My good friend Geek00L recently blogged his experience with SANCP's indexing feature, but he didn't get into the performance, he just wrote about how it worked. You probably should read that, as well as the official docs, if you're interested in this subject.

Another thing I was interested in was figuring out how to use SANCP to index existing PCAP files, as Sguil is already capturing these with Snort. By default, SANCP will only index PCAP files that it creates, usually by sniffing the network interface. I prefer to keep my data collection processes separate if I can, and the existing PCAP collection is working well enough for now. So my first goal was to see if I could convince SANCP to create an index without creating an entirely new PCAP file.

It turns out that this is possible, though kinda kludgey. I was able to use the following ''sancp-pcapindex.conf'' file to create an index:


default index log
default pcap filename /dev/null
format index delimiter=| sancp_id,output_filename,\
start_pos,stop_pos,src_ip_dotted,\
dst_ip_dotted,ip_proto,src_port,dst_port

This is pretty close to the version listed in SANCP's docs, except that I added the ''default pcap filename /dev/null'' line in there. So SANCP will still create a PCAP file, but it'll be written to /dev/null so I'll never see it.

I also had to use two additional command-line options to turn off the "realtime" and "stats" output SANCP likes to generate by default. so in the final analysis, here's the command line I ended up using:

sancp -r snort.log.12347263 -c sancp-pcapindex.conf -d sancp-output -R -S


Ok, so on to the actual indexing tests! I was curious about several things:

  1. How long does it take to create an index?
  2. How large is the index, compared to the size of the PCAP file itself?
  3. Is there a performance increase by using the index, and if so, how much?
  4. Does extracting PCAP by index return different data than extracting it by tcpdump and a BPF?

I decided that I would choose two PCAP files of different sizes for my tests. One file was 2.9GB, and the other was 9.5GB. For each file, I tested index creation speed and retrieval speed using tcpdump compared to retrieval speed using the index and SANCP's ''getpcapfromsancpindex.pl'' tool. Each of these tests was conducted three times, and the results averaged to form the final result. In addition, I examined the size of the index file once (the last time), under the assumption that a properly-created index would be the same each time it was generated.

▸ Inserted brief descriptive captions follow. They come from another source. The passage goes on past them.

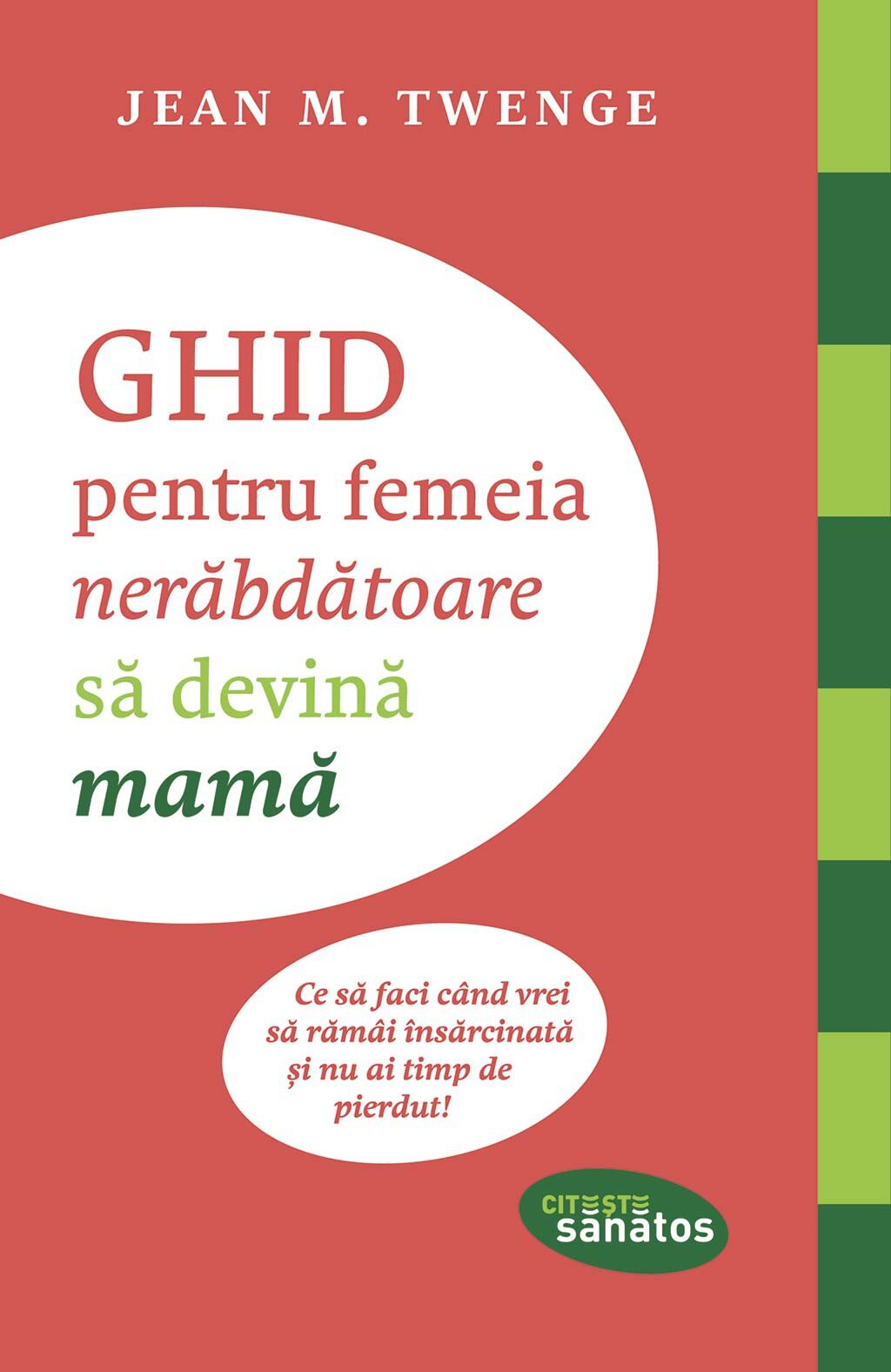 Ghid pentru femeia nerabdatoare sa devina mama (eBook)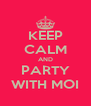 KEEP CALM AND PARTY WITH MOI - Personalised Poster A4 size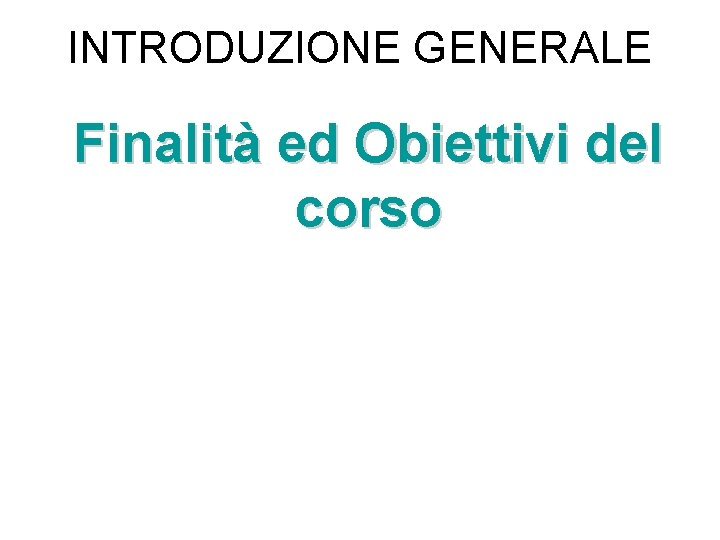 INTRODUZIONE GENERALE Finalità ed Obiettivi del corso
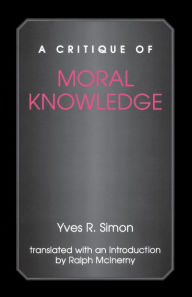 A Critique of Moral Knowledge - Yves R. Simon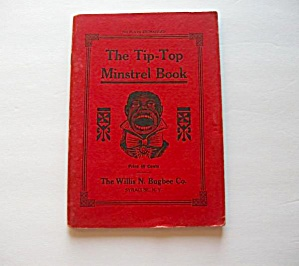 Rare 1925 Vintage - The Tip-top Minstrel Book By Mont H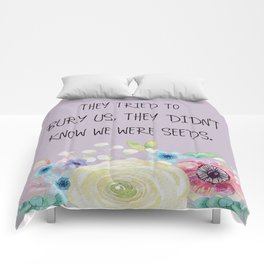 They Tried To Bury Us Quote Comforters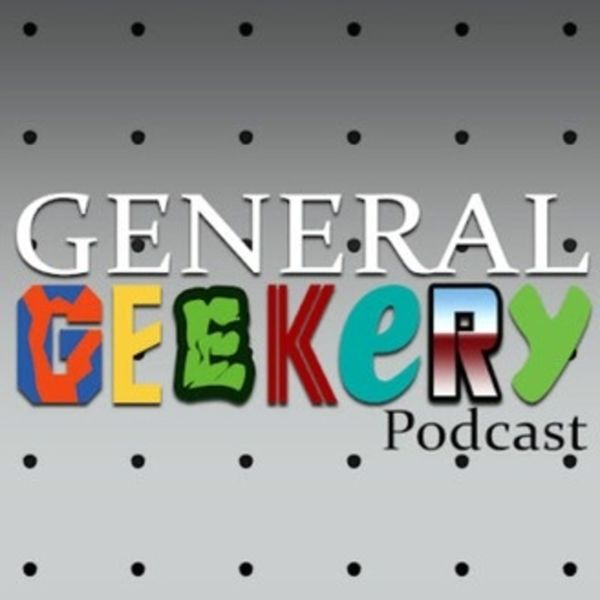 GENERAL GEEKERY Podcast Podcast Artwork Image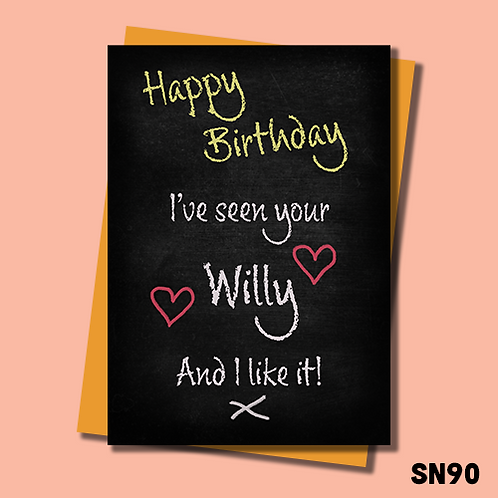 Rude Birthday card for him. I've seen your willy and I like it. SN90.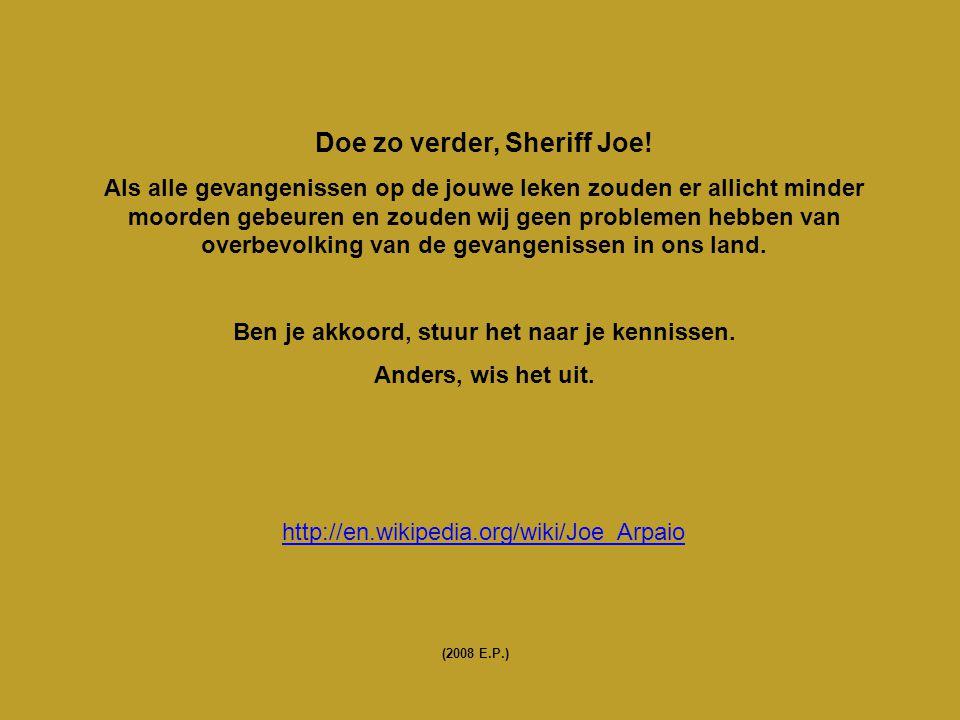 Doe zo verder, Sheriff Joe.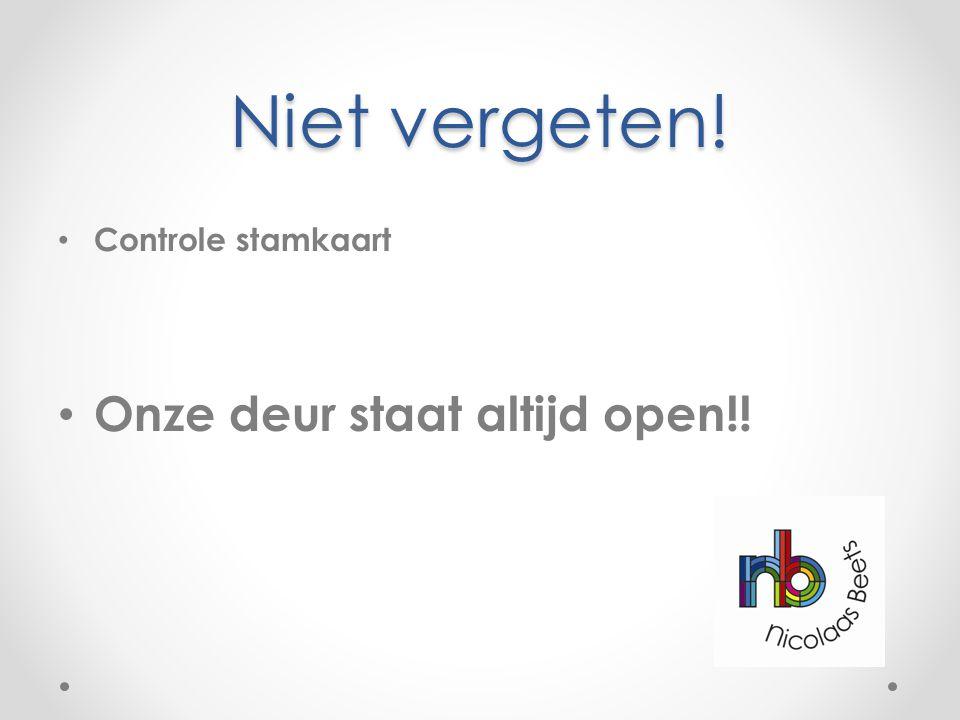 Niet vergeten! Controle stamkaart Onze deur staat altijd open!!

PCAP size Index size Index Creation Tcpdump extraction Indexed extraction
2.9GB 446M 7m58s 39s 5s
9.5GB 1300MB 23m20s 2m21s 11s

The larger file is roughly (very roughly) three times the size of the smaller file. As this data suggests, the index size and the index creation time are linear, as the larger of each value is about 3x the size of the smaller. The same is true of the time necessary to extract the data with Tcpdump, though not to quite the same extent (it's just a bit over 3x).

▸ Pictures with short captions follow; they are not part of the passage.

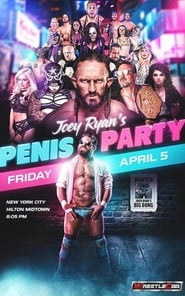 Joey Ryan's Penis Party (2019)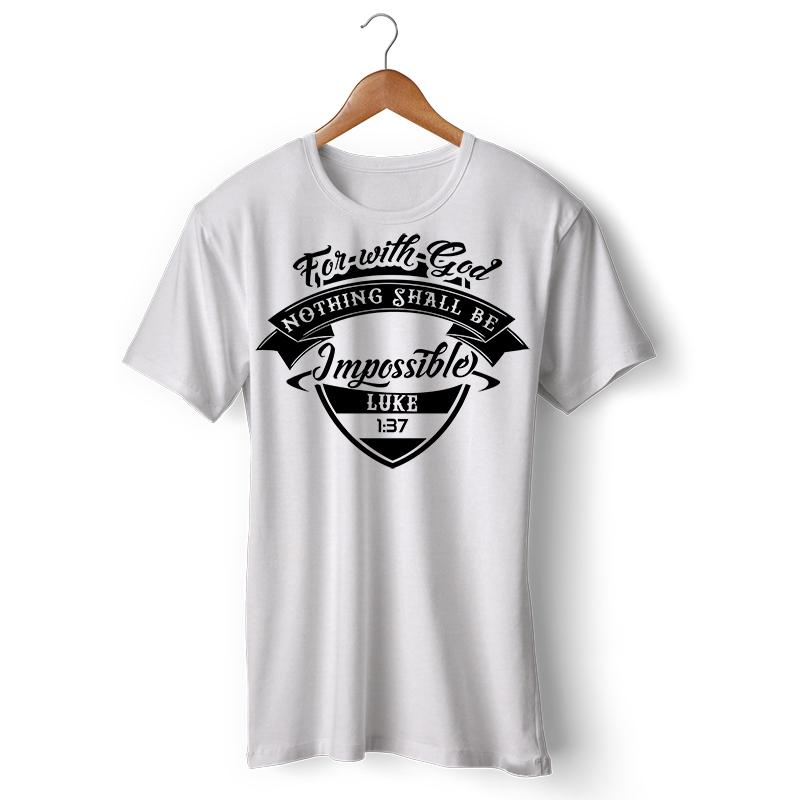 Inspired Verse Christian Shield Shirt For With God Nothing Shall Be  Impossible Luke 1 37 c5a3555ff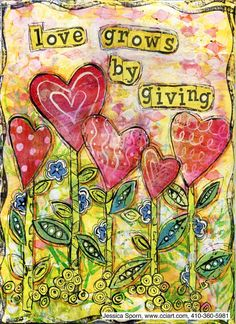 Love grows by giving LR | by jessica.sporn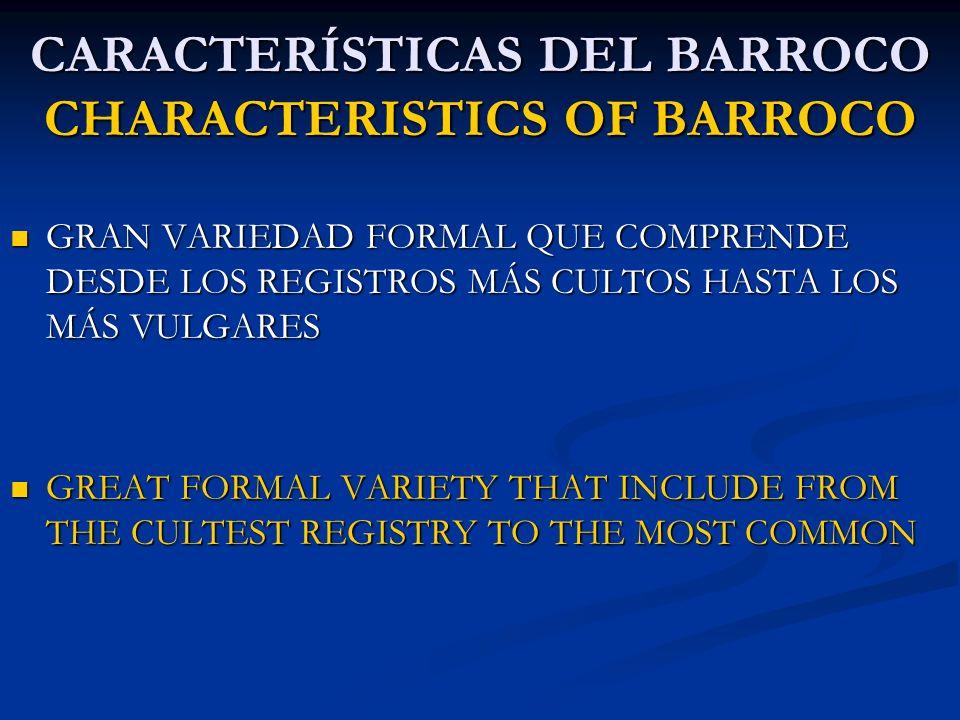 CARACTERÍSTICAS DEL BARROCO CHARACTERISTICS OF BARROCO GRAN VARIEDAD FORMAL QUE COMPRENDE DESDE LOS REGISTROS MÁS CULTOS HASTA LOS MÁS VULGARES GRAN V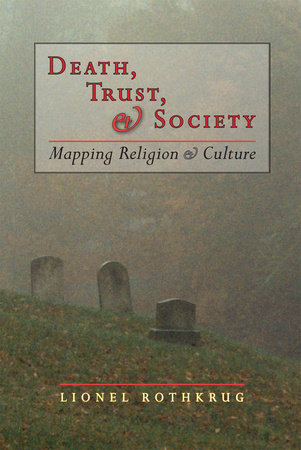 Death, Trust and Society by Lionel Rothkrug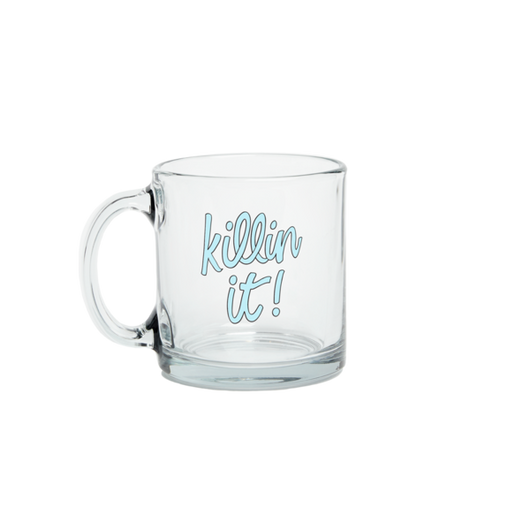 Talking Out Of Turn Killin It Mug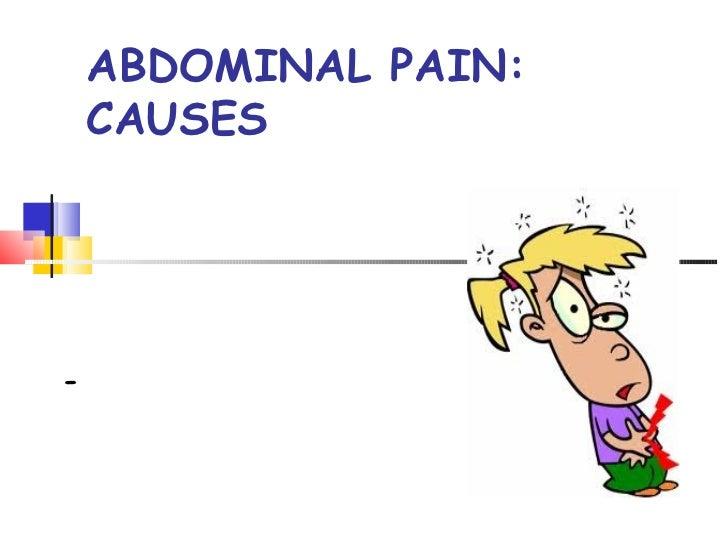ABDOMINAL PAIN:    CAUSES-
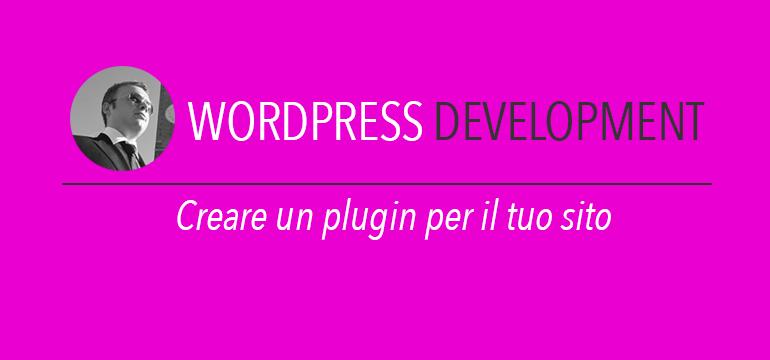 Creare un plugin wordpress per il tuo sito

However, the interesting part is that the time required to extract the data using the indices is not linear. It only took a little over 2x as long, though to be honest, it could easily be a matter of the amount of data that was contained in the individual network session or something. Still, using the index was about 87% faster in the small file, and about 92% faster with the larger file.

I think it's pretty clear that these indices speed up PCAP retrieval substantially. I think the drawbacks are that the index files are fairly large, and that they take a long time to generate.

As for the index file size, the indices look like they are about 13% - 15% of the size of the original file. For the drastic performance improvement they provide, this could be worth it. What's one more drive in the RAID array? Also, it's possible that they could be compressed, with maybe only a relatively small impact on retrieval speed. I'll have to try that out.

Index generation time is potentially more serious. Obviously, it'd be nicer to generate the index at the same time the PCAP is originally written, but as I'm unwilling to do that (for the moment, at least), I think the obvious speed-up would be to somehow allow SANCP to generate the indices without trying to write a new PCAP file. Even when I've directed it to /dev/null, there has to be some performance overhead here, and any time spent writing PCAP we're throwing away is just time wasted. This would be my first choice for future work: make a good, quick index for an existing PCAP file.

All in all, I'm impressed with the retrieval speed of SANCP's indexed PCAP. Now, if we can get the index creation issue sorted out, this could be a really great addition to Sguil!

Update 2008-04-03 20:15: I was in such a rush to complete this post, that I accidentally forgot to answer my question #4! It turns out that the data returned by both extraction methods is exactly the same. Even the MD5 checksums of the PCAP files match. Great!

Also, note that I edited the above to add details on the command line I used to generate the indices. Another stupid rush mistake on my part. Sorry!

Wednesday, April 02, 2008

Automating malware analysis with Truman

Let me start by saying, I'm no malware analyst. I've done a little reversing with IDA Pro, but really only in class. However, during an incident investigation, I frequently come across an unknown Windows binary that is likely to be some sort of malware, and would really, really like to know what it does, and stat! I can do a few basic tests on the binary myself, like examining the strings for clues as to it's purpose, or maybe unpacking it if it's using some standard packer. For the most part, though, modern malware is too hard to get a good handle on quickly unless you're aces with a debugger.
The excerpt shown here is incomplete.